FACT_extractor - Wiki

Intro

fact_extractor is offspring of FACT. Originally part of FACT_core the extraction was moved into its own project. The extraction is plugin based using a 1-n relationship regarding plugin and file_types. The idea is to have a custom utility for each container, archive or firmware update format.

The extractor then detects the file type automatically and chooses the correct unpack plugin.

The plugin concept is designed to make the extractor extendable. Depending on related work plugin code can be very short and simple. This can be seen for examples where a python library or binary tool exists, that already handles the extraction. The more complex part in these cases is to add a file type signature, where it does not exists in the standard linux file magic library.

Setup

See the readme for setup instructions.

Usage

See the readme for usage instructions.

Plugin Development

❗ Before you start developing your own plug-ins, have a look at the FACT coding guidlines.

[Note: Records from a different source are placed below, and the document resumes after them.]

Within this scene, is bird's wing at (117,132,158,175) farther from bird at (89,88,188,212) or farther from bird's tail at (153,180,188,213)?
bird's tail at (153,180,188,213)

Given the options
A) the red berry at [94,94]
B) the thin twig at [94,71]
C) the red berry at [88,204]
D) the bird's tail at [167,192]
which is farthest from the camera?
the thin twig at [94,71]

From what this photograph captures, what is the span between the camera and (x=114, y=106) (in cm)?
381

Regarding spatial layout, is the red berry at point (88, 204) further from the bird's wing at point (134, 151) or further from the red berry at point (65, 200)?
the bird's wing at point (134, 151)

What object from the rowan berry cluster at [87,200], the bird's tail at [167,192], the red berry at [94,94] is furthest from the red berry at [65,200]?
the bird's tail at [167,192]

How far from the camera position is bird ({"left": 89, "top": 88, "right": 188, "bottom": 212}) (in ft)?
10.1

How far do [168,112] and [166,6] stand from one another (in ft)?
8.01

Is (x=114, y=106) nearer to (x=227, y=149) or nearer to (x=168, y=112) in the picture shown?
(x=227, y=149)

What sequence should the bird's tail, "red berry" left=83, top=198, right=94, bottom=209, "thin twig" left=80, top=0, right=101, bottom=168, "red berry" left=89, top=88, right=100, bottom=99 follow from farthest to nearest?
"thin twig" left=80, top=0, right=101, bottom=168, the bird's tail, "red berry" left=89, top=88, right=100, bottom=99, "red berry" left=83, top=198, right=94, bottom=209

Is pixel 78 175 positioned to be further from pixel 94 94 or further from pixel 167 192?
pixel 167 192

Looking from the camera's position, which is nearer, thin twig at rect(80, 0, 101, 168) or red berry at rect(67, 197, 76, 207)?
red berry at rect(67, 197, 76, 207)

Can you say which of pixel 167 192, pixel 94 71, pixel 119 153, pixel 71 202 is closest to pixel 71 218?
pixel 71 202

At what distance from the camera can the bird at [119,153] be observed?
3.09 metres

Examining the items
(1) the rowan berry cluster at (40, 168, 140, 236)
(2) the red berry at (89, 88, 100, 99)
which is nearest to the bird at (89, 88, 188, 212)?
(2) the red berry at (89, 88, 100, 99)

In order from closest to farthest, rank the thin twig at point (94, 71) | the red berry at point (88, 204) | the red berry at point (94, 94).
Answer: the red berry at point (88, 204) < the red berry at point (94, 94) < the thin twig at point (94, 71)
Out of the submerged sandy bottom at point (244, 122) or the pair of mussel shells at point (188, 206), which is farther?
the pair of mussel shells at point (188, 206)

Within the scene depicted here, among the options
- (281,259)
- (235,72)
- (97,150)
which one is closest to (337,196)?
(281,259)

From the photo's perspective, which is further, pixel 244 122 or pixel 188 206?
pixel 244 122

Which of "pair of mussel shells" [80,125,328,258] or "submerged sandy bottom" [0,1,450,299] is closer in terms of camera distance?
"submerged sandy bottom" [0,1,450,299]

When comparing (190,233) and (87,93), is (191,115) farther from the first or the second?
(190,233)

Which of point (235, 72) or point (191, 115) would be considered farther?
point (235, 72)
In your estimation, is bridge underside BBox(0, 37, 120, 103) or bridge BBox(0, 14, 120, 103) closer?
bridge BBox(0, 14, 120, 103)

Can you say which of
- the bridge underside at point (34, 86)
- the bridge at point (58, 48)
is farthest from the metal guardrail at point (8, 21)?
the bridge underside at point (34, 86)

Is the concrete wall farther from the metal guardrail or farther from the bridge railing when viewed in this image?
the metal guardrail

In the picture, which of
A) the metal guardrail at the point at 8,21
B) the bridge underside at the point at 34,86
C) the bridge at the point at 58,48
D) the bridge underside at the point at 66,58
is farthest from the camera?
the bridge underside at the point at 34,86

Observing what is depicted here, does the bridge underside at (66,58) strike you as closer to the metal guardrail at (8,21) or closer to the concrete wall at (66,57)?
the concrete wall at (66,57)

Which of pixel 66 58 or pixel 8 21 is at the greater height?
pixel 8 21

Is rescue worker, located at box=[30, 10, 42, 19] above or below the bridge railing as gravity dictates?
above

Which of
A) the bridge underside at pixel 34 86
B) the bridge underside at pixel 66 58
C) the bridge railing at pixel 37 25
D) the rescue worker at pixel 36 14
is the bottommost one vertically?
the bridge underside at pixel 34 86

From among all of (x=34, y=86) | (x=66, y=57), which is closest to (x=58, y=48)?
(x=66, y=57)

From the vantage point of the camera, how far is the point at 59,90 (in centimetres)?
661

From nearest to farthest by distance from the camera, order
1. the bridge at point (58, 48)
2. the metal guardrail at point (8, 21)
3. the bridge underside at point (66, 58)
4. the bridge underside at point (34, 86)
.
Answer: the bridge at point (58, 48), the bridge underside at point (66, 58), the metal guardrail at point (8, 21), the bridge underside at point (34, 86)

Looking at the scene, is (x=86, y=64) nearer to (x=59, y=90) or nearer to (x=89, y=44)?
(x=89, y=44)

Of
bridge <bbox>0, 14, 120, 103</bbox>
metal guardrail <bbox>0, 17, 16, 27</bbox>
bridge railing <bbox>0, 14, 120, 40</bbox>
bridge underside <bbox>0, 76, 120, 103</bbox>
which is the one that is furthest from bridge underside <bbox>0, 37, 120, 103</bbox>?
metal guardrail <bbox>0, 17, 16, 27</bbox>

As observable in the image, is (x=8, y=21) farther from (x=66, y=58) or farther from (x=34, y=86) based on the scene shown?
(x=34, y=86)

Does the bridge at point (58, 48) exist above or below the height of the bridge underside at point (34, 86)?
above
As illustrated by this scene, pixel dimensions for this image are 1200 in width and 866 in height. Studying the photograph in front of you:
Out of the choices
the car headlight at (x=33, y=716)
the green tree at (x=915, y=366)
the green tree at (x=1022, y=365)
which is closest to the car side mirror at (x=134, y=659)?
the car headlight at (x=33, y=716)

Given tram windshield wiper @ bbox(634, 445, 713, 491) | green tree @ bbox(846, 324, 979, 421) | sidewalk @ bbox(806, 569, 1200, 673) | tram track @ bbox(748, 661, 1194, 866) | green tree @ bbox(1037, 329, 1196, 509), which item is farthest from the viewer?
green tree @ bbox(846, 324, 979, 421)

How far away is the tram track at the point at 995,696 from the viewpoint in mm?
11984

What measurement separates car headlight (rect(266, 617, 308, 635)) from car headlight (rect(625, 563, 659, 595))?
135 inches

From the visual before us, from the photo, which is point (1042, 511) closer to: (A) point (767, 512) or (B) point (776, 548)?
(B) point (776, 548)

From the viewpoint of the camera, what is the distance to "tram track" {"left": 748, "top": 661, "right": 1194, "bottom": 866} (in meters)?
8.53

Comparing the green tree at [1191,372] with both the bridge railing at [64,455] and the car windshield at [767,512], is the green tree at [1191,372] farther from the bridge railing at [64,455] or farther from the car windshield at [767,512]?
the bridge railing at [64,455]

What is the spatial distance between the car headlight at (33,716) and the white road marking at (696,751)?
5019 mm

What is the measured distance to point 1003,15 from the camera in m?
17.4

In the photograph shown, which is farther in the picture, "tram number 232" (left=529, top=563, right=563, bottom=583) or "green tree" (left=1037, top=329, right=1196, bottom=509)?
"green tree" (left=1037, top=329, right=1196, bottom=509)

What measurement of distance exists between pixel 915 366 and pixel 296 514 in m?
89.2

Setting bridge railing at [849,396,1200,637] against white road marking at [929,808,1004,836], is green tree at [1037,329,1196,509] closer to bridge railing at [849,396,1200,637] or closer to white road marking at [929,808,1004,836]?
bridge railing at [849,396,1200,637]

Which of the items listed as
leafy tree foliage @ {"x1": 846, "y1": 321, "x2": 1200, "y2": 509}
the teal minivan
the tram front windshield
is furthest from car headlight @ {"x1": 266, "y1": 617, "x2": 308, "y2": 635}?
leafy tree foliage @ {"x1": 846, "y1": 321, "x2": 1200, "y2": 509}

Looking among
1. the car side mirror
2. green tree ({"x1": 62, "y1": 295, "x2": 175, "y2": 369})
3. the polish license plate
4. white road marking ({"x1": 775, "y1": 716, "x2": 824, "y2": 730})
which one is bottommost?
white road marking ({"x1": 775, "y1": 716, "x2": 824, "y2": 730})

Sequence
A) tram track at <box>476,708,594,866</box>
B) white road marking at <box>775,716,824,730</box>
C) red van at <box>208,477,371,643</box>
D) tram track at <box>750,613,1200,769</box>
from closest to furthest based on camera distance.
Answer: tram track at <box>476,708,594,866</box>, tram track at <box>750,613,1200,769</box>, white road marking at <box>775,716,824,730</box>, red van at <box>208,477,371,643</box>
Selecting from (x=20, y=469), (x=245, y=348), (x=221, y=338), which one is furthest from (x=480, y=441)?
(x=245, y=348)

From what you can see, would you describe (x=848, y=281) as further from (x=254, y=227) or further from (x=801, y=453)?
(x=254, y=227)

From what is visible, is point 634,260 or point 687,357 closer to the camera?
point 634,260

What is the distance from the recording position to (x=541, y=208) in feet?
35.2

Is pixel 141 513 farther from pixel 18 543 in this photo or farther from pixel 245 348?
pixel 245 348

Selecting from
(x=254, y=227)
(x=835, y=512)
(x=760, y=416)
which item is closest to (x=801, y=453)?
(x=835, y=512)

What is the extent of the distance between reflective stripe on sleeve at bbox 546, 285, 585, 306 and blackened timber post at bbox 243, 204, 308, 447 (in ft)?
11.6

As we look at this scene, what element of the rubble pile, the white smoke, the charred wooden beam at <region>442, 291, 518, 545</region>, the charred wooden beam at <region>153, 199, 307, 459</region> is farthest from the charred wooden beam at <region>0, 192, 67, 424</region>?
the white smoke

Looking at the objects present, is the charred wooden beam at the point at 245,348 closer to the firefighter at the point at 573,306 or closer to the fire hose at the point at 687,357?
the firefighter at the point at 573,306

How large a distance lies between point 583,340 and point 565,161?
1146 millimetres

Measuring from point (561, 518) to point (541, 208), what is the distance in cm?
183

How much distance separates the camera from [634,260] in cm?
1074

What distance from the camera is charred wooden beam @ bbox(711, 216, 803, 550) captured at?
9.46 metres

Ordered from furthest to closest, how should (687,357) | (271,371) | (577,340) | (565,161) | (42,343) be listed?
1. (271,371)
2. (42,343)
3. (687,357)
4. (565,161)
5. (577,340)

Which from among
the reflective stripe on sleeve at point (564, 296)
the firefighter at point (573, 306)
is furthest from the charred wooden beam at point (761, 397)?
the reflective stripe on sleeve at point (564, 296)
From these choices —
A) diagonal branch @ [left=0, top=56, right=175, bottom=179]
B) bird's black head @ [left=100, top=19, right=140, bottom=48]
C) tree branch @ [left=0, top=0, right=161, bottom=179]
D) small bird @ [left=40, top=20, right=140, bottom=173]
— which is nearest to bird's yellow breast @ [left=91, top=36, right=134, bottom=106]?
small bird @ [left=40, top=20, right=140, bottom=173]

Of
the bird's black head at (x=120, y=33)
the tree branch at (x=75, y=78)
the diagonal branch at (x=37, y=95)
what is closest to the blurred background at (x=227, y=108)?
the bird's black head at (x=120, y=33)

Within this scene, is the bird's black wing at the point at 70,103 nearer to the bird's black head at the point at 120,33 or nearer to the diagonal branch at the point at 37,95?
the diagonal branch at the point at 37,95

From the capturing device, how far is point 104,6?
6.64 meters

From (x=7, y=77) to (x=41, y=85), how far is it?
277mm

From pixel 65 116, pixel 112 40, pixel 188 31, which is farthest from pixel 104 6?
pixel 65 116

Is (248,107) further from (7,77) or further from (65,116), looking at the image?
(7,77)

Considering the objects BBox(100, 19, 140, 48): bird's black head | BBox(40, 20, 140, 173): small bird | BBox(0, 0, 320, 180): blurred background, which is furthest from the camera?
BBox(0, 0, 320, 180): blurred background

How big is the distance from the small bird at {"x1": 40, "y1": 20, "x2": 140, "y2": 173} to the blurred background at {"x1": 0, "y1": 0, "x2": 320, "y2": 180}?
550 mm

❓ If you have any questions or problems regarding plug-in development, do not hesitate to ask here or here.

All important information regarding coding of new plugins is collected in the plugin development wiki. If you like to contribute a plugin, you can simply fork fact_extractor and develop your plugin there. Alternatively you can also develop in private and later add the plugin as git submodule on other installations. Or develop using your own favourite license on GitHub. Adding submodules is a one liner:

git submodule add https://github.com/YOUR_REPO_PATH.git fact_extractor/plugins/unpacker/NAME_OF_YOUR_PLUG-IN

You can use your custom extraction plug-in within FACT by building your own docker image:

docker build -t fkiecad/fact_extractor:latest .

File magic

If your case needs a new file type signature, the fact type library has to be extended. This is typically the case if an unpacker for a firmware update format is developed. Common container and compression formats on the other hand are generally covered by the existing file library. Given that the fact type library is installed (via pip git+https) you can check if your file is detected with

$ python3 -c "from fact_helper_file import get_file_type_from_path;print(get_file_type_from_path('<path_to_your_file>'))"

Development of file signatures has to be done according to the magic man page. Signatures are stored in the fact_helper_file/mime directory of the library.

A typical workflow then includes the steps:

  1. Detect a file format that can't be extracted with fact_extractor yet
  2. Reverse the format to find actionable magic for signature
  3. Develop a signature according to these guidelines
  4. Push to library (via fork)
    1. Increment library version
  5. pip install -U git+https://github.com/<your_fork>/fact_helper_file.git
    1. (Optional) Create pull request to fkie-cad/fact_helper_file

💡 Some further help is provided in the libraries wiki

Community quotes regarding fact_extractor

No one yet:

fact_extractor is so neat, I use it everyday

Some person:

Finally a usable extractor that does not pollute my system

Maybe a relative (?):

FACT was already cool, and now I can also use the extraction standalone? Whoa!